DE L’ARGENT, MAIS PAS QUE…
Photos, bibelots…, pour se sentir bien dans son nouvel environnement, une personne âgée s’installe le plus souvent en maison de retraite avec des éléments de décoration personnels. Elle emporte aussi ses vêtements et, le cas échéant, ses prothèses (dentaires et auditives) et ses lunettes. Ces effets personnels intéressent aussi les voleurs. La maman de Marie C. se trouve en maison de retraite depuis plus de treize ans. Si elle est satisfaite de la qualité des soins, elle est profondément excédée que sa mère doive subir des vols à répétition. « Comme on ne sait pas aller voir maman tous les jours, on lui fait des provisions de ce qu’elle aime et cela disparaît systématiquement du frigo. Ma soeur lui offre un parfum pour la Fête des mères, la semaine suivante il n’est plus là. Je lui achète dix paires de bas pour l’hiver, je les range encore emballées. À ma visite suivante, plus rien ! Sans compter ses robes qui partent à la laverie et qui ne reviennent pas. C’est une accumulation de petites choses, mais c’est profondément agaçant. Et lorsqu’on a le malheur de se plaindre, on nous argumente que maman perd la tête ou, pire, on nous répond que si nous ne sommes pas contents, nous pouvons aller voir ailleurs. Quand on sait combien les places sont chères en maison de repos, on finit par se taire. Ce n’est pas normal ! »

QUELLE RESPONSABILITÉ ENGAGÉE ?
Toujours selon l’enquête réalisée par « Test-Achats », la grande majorité des répondants confrontés à ce problème en ont déjà fait part au personnel soignant ou à la direction de la maison de repos. Mais cela ne garantit en rien une amélioration de la situation : 30 % de ceux qui disent avoir rencontré un souci estiment que celui-ci n’a pas été résolu et 30 % déclarent qu’il n’a été résolu que partiellement. «Une maison de repos est un lieu sujet à des va-et-vient constants. Il est extrêmement compliqué d’offrir une sécurité maximale aux pensionnaires. Les établissements que je connais refusent donc le plus souvent toute forme de responsabilité en matière de perte, de dommages ou de vols d’effets personnels, d’autant plus que certains résidents ont des pertes de mémoire et retrouvent leurs affaires par après. Il faut quand même aussi le dire », nous explique Sandrine V., ancienne gestionnaire d’un home, aujourd’hui infirmière dans une maison de repos en périphérie bruxelloise. « Afin de protéger le senior, la première chose à faire est de lire attentivement le contrat d’hébergement avant de le signer. Certaines maisons de repos indiquent clairement une décharge de responsabilité. Ensuite, les meubles et les objets de décoration doivent faire l’objet d’un inventaire à l’entrée.
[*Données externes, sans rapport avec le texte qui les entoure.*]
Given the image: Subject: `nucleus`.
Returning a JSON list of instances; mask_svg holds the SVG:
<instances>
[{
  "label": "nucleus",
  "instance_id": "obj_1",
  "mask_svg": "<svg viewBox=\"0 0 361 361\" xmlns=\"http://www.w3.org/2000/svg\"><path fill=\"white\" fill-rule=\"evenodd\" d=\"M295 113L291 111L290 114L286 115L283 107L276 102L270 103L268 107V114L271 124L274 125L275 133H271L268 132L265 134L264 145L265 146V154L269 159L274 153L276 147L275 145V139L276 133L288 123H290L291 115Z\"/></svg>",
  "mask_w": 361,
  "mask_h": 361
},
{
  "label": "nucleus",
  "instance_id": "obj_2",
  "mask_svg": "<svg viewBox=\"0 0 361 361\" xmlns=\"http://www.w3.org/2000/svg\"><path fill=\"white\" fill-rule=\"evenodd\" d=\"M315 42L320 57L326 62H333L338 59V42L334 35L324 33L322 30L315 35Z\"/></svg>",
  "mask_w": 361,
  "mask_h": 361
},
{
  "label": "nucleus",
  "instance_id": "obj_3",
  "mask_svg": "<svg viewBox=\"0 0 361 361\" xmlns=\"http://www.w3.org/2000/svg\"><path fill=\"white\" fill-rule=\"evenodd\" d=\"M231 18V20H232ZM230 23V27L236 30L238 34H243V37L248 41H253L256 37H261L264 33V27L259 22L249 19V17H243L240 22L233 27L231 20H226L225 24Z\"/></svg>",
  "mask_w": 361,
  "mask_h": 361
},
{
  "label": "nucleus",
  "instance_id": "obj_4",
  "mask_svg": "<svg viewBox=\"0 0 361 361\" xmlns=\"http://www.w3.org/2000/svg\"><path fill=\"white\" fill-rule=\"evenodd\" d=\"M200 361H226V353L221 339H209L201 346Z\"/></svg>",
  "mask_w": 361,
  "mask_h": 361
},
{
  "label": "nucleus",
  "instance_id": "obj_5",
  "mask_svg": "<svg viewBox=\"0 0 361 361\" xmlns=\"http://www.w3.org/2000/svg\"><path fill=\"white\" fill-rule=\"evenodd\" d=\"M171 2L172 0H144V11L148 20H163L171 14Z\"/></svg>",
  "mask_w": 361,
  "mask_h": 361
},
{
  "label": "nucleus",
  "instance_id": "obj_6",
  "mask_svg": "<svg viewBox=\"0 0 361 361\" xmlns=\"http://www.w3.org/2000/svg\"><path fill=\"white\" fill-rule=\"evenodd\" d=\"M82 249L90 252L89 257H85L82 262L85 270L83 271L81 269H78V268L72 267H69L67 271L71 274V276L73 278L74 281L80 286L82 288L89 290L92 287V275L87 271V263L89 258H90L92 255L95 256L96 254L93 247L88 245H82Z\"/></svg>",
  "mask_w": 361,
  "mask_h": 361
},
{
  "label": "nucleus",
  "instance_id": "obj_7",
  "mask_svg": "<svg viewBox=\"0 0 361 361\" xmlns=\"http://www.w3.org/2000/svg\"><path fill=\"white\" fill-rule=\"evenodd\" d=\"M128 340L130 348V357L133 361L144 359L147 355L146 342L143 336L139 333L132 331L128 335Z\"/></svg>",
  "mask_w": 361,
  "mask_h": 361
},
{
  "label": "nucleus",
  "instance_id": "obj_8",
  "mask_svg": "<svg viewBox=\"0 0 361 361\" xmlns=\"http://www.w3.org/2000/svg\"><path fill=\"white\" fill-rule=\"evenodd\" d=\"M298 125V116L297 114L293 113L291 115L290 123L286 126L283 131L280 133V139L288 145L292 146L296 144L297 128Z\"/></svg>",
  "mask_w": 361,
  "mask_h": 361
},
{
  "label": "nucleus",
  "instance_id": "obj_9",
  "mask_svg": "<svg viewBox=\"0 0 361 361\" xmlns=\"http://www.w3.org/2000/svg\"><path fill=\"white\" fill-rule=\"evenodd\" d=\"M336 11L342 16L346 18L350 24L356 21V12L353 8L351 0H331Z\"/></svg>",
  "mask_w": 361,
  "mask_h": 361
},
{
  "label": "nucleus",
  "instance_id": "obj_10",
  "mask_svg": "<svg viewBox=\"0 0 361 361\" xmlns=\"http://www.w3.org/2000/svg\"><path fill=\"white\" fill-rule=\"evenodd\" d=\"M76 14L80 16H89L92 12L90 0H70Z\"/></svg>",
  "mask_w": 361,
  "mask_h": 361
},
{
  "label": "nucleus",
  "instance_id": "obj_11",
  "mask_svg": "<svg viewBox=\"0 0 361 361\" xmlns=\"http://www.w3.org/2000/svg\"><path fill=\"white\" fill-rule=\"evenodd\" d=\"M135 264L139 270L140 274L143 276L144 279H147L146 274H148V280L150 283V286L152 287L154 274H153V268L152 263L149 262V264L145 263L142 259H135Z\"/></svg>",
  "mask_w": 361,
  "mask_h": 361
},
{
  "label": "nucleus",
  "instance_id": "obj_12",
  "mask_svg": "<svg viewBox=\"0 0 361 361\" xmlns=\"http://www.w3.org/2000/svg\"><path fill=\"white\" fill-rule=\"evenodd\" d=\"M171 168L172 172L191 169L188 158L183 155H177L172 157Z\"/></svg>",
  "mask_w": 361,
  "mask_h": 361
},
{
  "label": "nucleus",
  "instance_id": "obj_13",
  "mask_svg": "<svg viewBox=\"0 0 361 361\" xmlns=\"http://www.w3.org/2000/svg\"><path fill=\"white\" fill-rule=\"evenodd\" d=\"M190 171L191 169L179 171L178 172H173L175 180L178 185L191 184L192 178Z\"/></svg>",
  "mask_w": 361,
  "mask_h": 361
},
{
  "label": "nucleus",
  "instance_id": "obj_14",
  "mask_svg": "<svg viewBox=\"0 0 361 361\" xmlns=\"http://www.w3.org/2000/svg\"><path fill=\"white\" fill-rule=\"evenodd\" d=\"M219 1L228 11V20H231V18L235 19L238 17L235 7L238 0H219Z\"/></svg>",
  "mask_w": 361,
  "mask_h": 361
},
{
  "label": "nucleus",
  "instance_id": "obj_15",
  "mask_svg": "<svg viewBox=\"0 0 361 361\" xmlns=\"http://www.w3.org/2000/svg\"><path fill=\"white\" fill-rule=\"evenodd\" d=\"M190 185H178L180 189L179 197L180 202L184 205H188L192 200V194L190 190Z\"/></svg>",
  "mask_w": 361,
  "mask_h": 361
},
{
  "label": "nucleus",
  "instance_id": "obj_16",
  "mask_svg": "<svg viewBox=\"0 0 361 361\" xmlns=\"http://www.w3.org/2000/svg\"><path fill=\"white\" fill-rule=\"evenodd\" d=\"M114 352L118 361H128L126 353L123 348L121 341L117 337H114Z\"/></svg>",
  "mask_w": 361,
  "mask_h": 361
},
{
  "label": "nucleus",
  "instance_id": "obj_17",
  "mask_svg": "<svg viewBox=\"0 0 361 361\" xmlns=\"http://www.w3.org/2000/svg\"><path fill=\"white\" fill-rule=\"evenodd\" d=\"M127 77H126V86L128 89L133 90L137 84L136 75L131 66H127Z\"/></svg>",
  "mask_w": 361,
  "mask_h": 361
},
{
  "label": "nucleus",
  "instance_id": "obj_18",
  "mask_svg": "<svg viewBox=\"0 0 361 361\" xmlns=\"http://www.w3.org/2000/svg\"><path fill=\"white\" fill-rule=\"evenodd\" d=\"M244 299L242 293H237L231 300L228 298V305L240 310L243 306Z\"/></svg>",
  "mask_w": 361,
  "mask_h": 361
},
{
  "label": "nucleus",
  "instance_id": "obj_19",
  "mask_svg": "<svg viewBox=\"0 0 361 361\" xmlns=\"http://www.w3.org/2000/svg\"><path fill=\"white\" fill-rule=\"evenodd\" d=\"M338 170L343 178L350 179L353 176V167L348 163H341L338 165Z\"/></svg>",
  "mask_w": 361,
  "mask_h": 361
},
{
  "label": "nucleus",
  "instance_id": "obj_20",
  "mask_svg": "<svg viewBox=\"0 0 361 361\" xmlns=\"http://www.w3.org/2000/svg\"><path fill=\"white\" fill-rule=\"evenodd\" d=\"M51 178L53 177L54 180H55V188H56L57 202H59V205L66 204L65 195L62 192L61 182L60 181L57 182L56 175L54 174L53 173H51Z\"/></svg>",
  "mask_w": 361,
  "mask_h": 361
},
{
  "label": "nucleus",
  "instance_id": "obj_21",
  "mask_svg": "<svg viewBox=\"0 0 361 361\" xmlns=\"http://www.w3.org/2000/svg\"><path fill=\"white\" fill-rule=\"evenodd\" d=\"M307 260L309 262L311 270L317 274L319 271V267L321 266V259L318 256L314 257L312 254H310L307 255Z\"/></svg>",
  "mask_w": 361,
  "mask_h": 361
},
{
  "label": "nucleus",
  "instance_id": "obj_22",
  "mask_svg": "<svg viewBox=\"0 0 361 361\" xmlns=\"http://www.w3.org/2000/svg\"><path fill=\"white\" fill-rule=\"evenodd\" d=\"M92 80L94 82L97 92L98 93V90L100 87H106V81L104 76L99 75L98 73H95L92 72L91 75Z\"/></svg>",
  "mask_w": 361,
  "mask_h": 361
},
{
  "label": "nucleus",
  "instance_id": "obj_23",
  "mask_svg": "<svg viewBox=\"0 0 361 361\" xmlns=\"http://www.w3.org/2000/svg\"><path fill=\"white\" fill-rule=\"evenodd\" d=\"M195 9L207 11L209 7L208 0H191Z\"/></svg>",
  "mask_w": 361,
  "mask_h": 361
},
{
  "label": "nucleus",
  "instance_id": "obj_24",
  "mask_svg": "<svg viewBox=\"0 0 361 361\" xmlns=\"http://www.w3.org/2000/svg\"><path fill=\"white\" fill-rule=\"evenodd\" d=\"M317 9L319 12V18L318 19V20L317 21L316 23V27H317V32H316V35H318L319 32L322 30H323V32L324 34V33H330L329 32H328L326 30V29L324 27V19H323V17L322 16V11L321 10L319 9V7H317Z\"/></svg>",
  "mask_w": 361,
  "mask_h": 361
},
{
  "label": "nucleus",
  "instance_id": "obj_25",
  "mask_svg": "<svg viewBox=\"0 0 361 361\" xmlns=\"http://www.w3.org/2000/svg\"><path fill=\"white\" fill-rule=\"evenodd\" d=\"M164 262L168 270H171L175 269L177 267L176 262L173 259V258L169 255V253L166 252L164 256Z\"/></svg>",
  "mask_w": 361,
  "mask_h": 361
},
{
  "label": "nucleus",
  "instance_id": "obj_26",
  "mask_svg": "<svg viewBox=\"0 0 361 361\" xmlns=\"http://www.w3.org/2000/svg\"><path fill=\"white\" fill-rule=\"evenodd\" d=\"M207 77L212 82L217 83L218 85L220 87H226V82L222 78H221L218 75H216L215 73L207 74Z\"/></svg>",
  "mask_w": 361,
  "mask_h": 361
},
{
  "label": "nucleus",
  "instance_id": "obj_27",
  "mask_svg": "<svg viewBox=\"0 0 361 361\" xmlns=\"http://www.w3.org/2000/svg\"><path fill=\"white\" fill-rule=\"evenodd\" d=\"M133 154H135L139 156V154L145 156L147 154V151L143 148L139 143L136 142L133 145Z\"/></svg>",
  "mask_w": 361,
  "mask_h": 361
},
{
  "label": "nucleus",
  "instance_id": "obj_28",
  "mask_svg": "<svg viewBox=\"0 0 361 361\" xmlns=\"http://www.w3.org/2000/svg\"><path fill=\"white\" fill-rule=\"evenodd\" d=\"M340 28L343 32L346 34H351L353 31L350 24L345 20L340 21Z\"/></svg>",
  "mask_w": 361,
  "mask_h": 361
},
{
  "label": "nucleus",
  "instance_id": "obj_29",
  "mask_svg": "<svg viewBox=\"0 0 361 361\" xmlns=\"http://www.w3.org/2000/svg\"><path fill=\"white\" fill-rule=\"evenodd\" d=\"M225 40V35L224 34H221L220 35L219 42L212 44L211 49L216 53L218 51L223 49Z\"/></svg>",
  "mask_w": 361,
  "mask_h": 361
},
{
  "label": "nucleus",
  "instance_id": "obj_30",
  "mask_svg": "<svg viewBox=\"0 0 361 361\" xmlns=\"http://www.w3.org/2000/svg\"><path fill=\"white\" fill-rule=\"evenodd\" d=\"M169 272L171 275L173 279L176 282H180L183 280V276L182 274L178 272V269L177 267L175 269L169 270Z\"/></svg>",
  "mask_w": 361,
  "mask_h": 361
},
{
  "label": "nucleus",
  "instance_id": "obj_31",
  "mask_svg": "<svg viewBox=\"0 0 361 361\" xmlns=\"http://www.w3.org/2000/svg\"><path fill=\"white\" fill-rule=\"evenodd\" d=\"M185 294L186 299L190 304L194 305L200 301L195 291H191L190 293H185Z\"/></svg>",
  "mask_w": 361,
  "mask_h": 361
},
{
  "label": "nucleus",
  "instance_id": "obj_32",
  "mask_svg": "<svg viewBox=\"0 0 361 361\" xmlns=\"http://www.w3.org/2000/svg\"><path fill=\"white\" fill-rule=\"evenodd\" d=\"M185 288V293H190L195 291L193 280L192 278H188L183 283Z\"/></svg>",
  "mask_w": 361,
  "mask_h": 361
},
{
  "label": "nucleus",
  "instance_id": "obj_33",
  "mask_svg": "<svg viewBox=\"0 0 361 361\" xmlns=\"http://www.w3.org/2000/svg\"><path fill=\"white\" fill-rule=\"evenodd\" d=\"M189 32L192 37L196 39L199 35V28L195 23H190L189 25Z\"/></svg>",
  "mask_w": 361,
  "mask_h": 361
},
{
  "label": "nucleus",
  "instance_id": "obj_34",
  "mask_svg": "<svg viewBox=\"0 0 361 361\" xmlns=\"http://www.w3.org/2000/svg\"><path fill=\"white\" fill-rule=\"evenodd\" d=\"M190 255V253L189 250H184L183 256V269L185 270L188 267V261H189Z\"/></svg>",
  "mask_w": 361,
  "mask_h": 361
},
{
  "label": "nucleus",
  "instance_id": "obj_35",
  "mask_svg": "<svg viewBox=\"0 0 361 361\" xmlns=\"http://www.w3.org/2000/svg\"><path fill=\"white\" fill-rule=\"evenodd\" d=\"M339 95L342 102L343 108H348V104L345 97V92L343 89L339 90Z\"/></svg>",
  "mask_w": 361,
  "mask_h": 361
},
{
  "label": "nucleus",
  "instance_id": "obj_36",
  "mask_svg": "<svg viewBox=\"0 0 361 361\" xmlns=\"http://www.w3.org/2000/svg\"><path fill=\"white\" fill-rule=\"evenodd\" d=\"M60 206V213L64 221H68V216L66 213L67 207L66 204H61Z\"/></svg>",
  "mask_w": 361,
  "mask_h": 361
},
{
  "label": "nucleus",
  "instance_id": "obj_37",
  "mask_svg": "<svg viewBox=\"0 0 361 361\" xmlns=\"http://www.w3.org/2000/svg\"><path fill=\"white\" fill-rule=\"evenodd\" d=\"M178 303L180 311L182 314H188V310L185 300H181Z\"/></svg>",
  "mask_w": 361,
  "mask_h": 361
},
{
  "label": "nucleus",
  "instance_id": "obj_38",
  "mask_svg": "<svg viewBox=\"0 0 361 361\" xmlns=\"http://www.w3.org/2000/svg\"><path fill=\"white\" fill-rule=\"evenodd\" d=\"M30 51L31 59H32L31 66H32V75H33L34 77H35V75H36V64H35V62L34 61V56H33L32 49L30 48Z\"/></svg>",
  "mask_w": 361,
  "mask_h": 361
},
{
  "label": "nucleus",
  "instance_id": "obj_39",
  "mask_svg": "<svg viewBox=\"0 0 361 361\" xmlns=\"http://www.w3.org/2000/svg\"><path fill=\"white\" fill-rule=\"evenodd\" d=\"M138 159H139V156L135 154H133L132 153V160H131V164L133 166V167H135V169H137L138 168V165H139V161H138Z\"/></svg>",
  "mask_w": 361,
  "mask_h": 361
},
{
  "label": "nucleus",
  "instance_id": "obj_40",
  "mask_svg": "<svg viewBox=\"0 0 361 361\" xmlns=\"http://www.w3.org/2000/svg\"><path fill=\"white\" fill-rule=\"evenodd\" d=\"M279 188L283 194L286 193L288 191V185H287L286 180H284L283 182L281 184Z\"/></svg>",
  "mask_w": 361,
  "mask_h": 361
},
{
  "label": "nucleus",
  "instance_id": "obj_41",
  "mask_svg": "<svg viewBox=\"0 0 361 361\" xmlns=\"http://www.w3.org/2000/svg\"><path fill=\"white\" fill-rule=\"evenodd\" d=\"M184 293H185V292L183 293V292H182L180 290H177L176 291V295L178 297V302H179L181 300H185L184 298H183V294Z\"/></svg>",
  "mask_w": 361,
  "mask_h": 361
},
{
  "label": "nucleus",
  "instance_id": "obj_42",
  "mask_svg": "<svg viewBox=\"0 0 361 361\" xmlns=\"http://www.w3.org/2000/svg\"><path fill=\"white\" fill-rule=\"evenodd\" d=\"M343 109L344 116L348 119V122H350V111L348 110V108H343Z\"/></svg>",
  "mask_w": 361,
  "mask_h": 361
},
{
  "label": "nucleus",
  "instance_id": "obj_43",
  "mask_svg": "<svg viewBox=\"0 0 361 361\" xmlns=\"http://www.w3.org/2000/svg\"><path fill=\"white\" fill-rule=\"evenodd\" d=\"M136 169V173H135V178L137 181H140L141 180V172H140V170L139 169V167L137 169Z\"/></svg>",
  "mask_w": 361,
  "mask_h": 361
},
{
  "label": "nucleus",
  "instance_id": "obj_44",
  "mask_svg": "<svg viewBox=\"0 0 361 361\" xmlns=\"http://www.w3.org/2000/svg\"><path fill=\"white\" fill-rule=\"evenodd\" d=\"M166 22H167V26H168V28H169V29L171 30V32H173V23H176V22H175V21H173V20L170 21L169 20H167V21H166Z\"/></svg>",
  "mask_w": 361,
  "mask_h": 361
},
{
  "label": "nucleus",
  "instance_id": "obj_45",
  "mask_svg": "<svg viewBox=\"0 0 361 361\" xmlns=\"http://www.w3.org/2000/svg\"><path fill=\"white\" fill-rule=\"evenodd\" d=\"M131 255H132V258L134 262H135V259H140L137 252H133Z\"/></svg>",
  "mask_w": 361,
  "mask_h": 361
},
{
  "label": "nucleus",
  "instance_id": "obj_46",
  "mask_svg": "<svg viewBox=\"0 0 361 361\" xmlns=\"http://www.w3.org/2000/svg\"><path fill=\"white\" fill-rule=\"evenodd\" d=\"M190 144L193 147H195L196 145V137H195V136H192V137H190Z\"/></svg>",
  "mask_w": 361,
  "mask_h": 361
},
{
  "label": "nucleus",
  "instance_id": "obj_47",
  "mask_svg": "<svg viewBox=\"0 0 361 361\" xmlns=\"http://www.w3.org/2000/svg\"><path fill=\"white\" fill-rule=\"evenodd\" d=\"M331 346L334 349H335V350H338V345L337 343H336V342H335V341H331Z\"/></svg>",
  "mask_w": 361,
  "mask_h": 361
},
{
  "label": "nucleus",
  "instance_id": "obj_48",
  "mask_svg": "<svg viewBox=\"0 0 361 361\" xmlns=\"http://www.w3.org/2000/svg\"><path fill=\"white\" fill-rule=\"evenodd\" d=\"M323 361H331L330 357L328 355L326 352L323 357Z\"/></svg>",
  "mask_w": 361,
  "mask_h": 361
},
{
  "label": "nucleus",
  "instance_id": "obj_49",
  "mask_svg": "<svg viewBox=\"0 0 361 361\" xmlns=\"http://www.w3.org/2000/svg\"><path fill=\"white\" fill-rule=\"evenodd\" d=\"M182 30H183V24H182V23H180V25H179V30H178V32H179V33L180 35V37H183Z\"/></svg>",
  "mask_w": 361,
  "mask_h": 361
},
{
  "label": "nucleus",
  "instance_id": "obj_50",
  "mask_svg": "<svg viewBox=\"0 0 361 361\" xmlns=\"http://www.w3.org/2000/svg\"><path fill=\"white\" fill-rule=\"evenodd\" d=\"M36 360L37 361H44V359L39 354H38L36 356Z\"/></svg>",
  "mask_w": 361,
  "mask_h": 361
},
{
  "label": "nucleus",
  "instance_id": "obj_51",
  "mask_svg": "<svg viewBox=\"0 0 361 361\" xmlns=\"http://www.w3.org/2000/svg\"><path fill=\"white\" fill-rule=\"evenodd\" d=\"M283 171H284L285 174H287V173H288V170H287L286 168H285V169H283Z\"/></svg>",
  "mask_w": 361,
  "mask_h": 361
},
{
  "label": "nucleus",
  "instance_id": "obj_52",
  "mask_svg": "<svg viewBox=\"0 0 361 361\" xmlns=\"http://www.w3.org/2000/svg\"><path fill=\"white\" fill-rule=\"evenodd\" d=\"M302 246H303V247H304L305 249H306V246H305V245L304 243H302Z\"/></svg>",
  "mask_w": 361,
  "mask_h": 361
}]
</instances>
Cet inventaire est joint au contrat. En ce qui concerne le nettoyage du linge personnel, s’il n’est pas pris en charge par la famille, nous faisons appel à un prestataire externe. Si les vêtements sont perdus ou abîmés, ce qui peut arriver, il rembourse, en tout cas chez nous, un forfait de 30 euros par pièce égarée. Pour le reste, tout doit être un maximum mis sous clé et les effets de valeur déposés dans le coffre de l’établissement. Quant aux bijoux portés quotidiennement, comme les alliances, les colliers et les montres, il vaut mieux les mentionner aussi dans l’inventaire d’entrée. Maintenant, je suis consciente que ce n’est pas facile. La chambre est considérée comme le domicile privé de la personne âgée. En même temps, elle cohabite dans un espace ouvert, en collectivité. On ne peut donc éviter certaines mauvaises pratiques. » Si dans la majorité des cas, ces pratiques délictueuses sont constatées du vivant de l’aîné, il arrive aussi que la découverte des biens disparus ou des sommes extorquées ne se fasse qu’après son décès, soit lors de l’ouverture de la succession, ce qui génère aussi parfois de très mauvaises surprises.